Teixeira Cândido sugeriu a criação de incentivos aos órgãos de comunicação social privados, para o fortalecimento da classe jornalística no país. O sindicalista propôs a implementação de uma linha de crédito para a aquisição de mini-gráficas, que pudessem ser geridas por cooperativas de jornalistas e capazes de fomentar a imprensa, principalmente os jornais.

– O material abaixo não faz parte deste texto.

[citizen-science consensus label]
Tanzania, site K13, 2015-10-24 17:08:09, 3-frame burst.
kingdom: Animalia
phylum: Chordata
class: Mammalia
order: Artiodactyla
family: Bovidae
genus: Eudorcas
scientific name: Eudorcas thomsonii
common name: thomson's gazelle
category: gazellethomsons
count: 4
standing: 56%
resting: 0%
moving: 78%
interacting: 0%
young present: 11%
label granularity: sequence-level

“Não faz sentido que o país em 1974 tinha quatro diários, volvidos quase 50 anos de independência tem apenas um “diário e meio”, Jornal de Angola e o País, que sai ciclicamente”, disse
“Aqui não existem créditos nem incentivos fiscais aos órgãos de comunicação social, se existe nunca vi”, lamenta o jornalista Escrivão José que defende a uniformização dos preços das gráficas, uma vez que “comprar o jornal a 1.500 é uma aberração, tendo em conta o salário mínimo nacional que é uma miséria”; disse o profissional para quem as políticas do Governo em relação à imprensa sevem apenas “para asfixiar a informação e a liberdade de expressão”.

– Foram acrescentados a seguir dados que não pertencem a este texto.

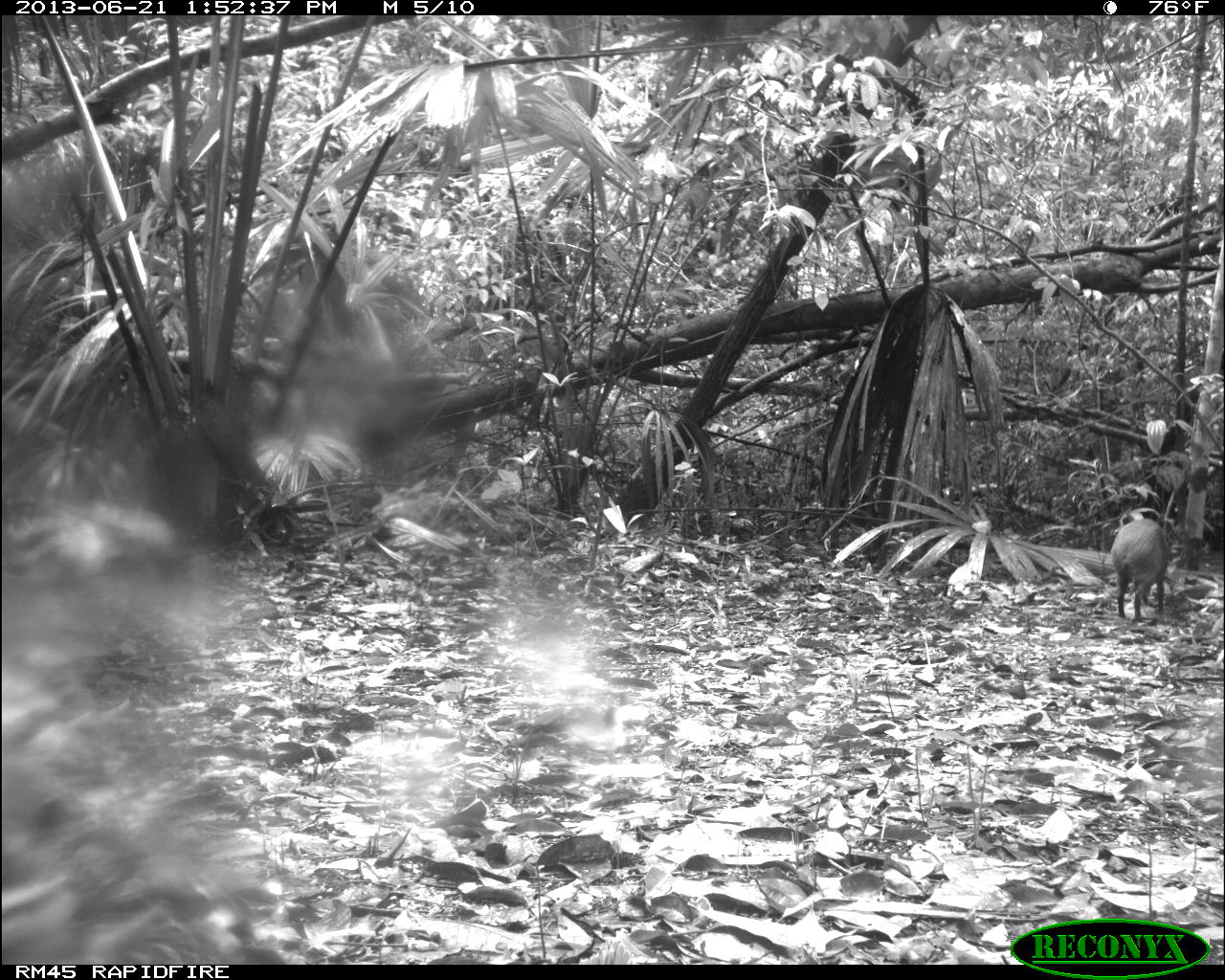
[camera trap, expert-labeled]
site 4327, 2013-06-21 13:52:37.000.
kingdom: Animalia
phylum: Chordata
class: Mammalia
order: Rodentia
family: Dasyproctidae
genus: Dasyprocta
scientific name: Dasyprocta punctata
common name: central american agouti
Dasyprocta punctata (central american agouti), count 1.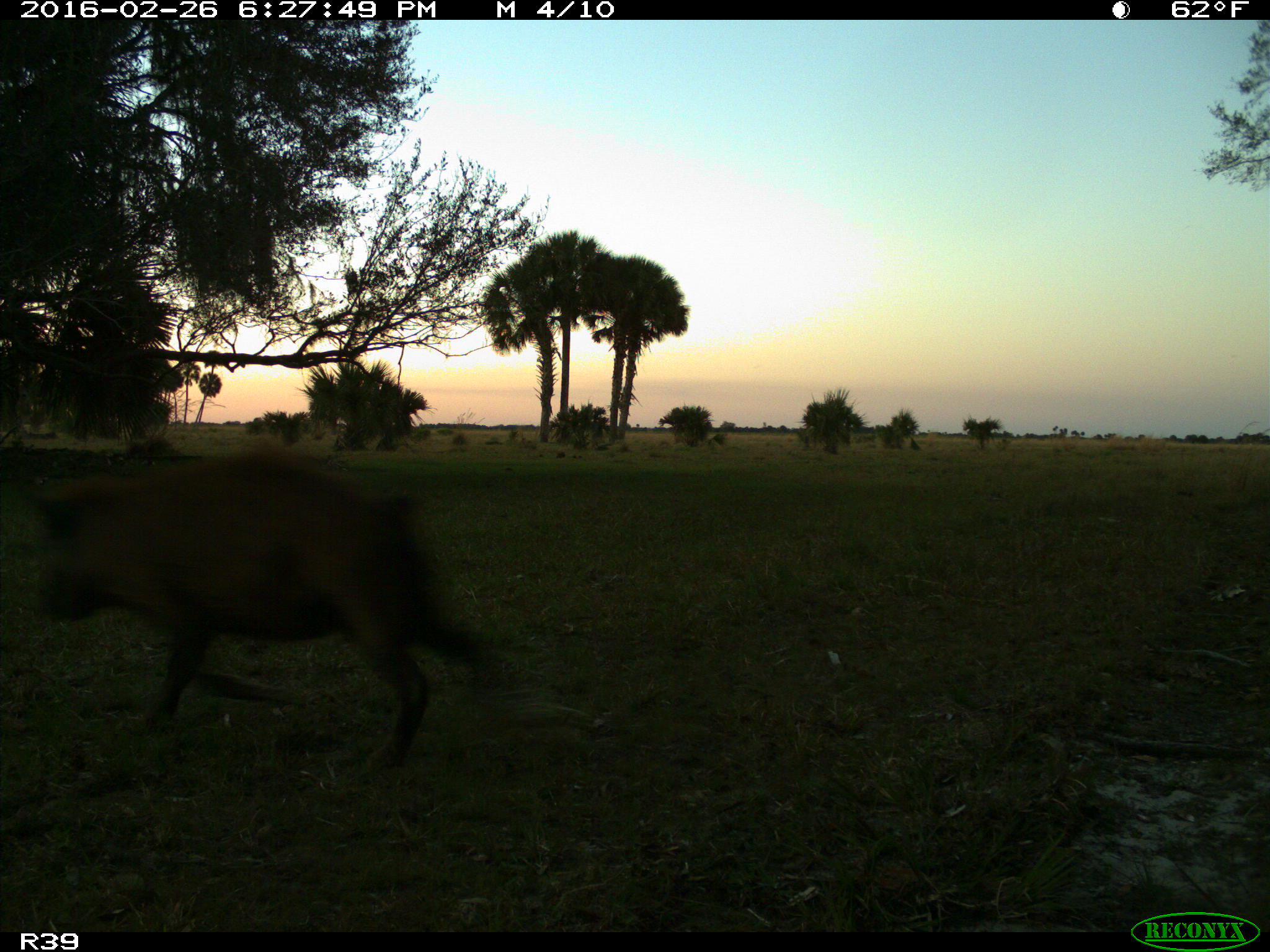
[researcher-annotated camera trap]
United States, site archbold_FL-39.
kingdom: Animalia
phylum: Chordata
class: Mammalia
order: Artiodactyla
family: Suidae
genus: Sus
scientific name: Sus scrofa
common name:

Albino Sampaio lamenta que do Ministério de tutela a imprensa privada não recebe pelo menos um telefonema de consolo, apesar de estarem credenciados por este órgão responsável pela gestão das políticas de comunicação em Angola.
“Pelo menos um telefonema de consolo. O Ministério deve saber que não pode aparecer apenas para criticar, antes porém devia aparecer para saber como estamos e como funcionamos”, desabafou.
O que é certo é que a nível da imprensa privada, particularmente publicações como o Jornal Manchete, o Hora H, o Crime, o Visão, A República, o Grandes Notícias e o jornal Liberdade, deixaram de imprimir há mais de dois meses.
A publicidade é principal fonte de arrecadação de receitas para sustentabilidade dos jornais, mas devido ao impacto do covid-19, as empresas deixaram de apostar nos periódicos. Todavia, o jornalista Escrivão José, director do Jornal Hora H não tem dúvida que servem para desincentivar a imprensa e interromper o exercício de promoção da liberdade de expressão, por isso, afirma que se trata de um problema político.
“As empresas de sucesso em Angola que podem apostar nas publicidades nos jornais privados são de ministros, generais e estes preferem não o fazer, porque entendem que a imprensa privada os difama”, assegurou o jornalista para quem, por outro lado, “o Governo e os empresários que detém as gráficas são os principais causadores da morte da liberdade de expressão em Angola”.
“O Estado nos olha como instituições à margem da actividade jornalística no país”, diz o jornalista Albino Sampaio, Chefe de Redacção do Jornal Manchete para quem os jornalistas trabalham arduamente para manter os periódicos no activo, garantindo o direito de acesso à informação à sociedade.
“Nós acreditamos que um dia o Estado vai recuar nas suas posições e olhar para nós como verdadeiros parceiros. Nós não precisamos de milhões para se manter no mercado. O mais importante para nós é a subvenção do papel. É isto que nós queremos”, frisou.
A prevalecer nesta situação, os gestores dos órgãos de comunicação social pensam em partir para a acção de despedimento de profissionais.
Enquanto durar esta fase difícil por que passa o jornalismo impresso em Angola, as plataformas digitais serão usadas como alternativas. A ideia é fazer da situação uma oportunidade para emigrar, parcialmente para o sistema digital.
“Estamos a trabalhar para que o jornal em formato digital chegue aos nossos assinantes, mas temos receio porque em Angola criou-se uma cultura dos governantes serem eles os únicos a terem projectos rentáveis”, explicou Escrivão José, tendo acrescentado que “em Angola é difícil manter e gerir um jornal físico”.